■ Texto:

★ ★ ★ ★ ★

Lunes 08 de Septiembre, 2025
¿Por qué nos enfermamos? ¿Por qué una misma bacteria, puede afectar gravemente a unas personas y en otras, producir solo síntomas superficiales? Estas preguntas no tienen respuestas sencillas, pero podemos mirar un poco de la historia para profundizar más.
En el siglo XIX, hubo dos posturas opuestas sobre las bacterias y sus efectos en el cuerpo.
Por un lado, Louis Pasteur, especialista en química y microbiología, sostenía que la gravedad de una enfermedad dependía de la agresividad de la bacteria. Por otro lado, Claude Bernard, médico y fisiólogo, afirmaba que lo determinante era la vulnerabilidad del organismo en el momento de exponerse a esa bacteria. Bernard tenía razón: “la bacteria no es nada, el cuerpo del huésped, lo es todo”.
La realidad es que ninguna enfermedad tiene una causa única. Incluso cuando existen predisposiciones genéticas (enfermedades autoinmunes, cáncer, etc.), estas no son una condena segura. Tampoco la personalidad por sí sola provoca enfermedad: alguien ansioso, nervioso y fumador puede tener mayor riesgo de un infarto, pero la ansiedad en sí misma no causa directamente un problema cardíaco. Son múltiples los procesos y factores que influyen en la salud o la enfermedad: lo que pensamos, cómo nos alimentamos, cómo manejamos el estrés y también el entorno que nos rodea.
Como cristianos sabemos que Dios hace todas las cosas nuevas. Al comenzar nuestra vida en Cristo creemos que todo (vivencias, traumas, creencias limitantes) queda atrás. Pero esa es solo una parte de la verdad. Sí, Dios transforma, pero muchas veces nosotros no le damos acceso completo a nuestro interior. Guardamos bajo llave habitaciones llenas de recuerdos dolorosos, creyendo que si permanecen cerradas desaparecerán. Sin embargo, esas sombras siguen condicionando nuestro presente. La Luz del mundo desea entrar a iluminar cada rincón de nuestro ser.
Mirar hacia dentro puede resultar doloroso, y por eso solemos evitarlo. Pero si lo hacemos con compasión y honestidad, podremos poner esas cargas a los pies de Cristo y comenzar un proceso real de sanidad. Como podemos leer en los Salmos:
- “Examíname, oh, Dios, y conoce mi corazón; pruébame y conoce mis ansiedades.” (Salmo 139:23)

★ ★ ★ ★ ★

■ Material:
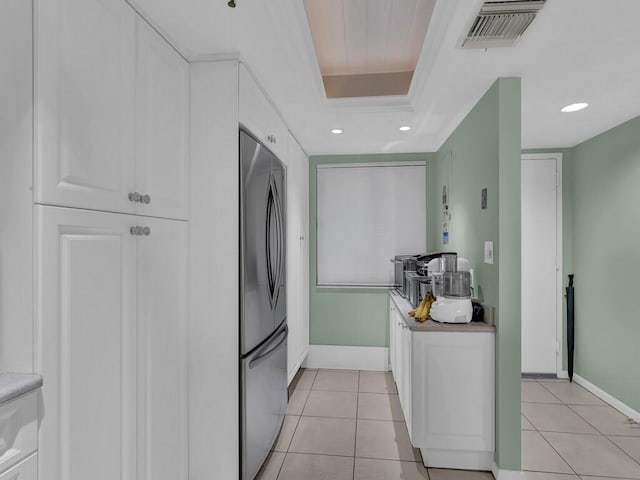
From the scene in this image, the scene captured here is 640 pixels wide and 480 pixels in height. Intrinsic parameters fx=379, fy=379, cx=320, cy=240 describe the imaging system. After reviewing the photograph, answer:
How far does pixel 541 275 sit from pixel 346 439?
8.30 feet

★ ★ ★ ★ ★

■ Consigna:
Haz un resumen del texto en dos oraciones.

■ Respuesta:
En el siglo XIX, Louis Pasteur sostenía que la gravedad de una enfermedad dependía de la agresividad de la bacteria, mientras que Claude Bernard afirmaba que lo determinante era la vulnerabilidad del organismo. El texto le da la razón a Bernard, pues ninguna enfermedad tiene una causa única, y añade que, aunque Dios transforma, muchas veces guardamos bajo llave recuerdos dolorosos, y que mirar hacia dentro con compasión y honestidad permite poner esas cargas a los pies de Cristo y comenzar un proceso real de sanidad.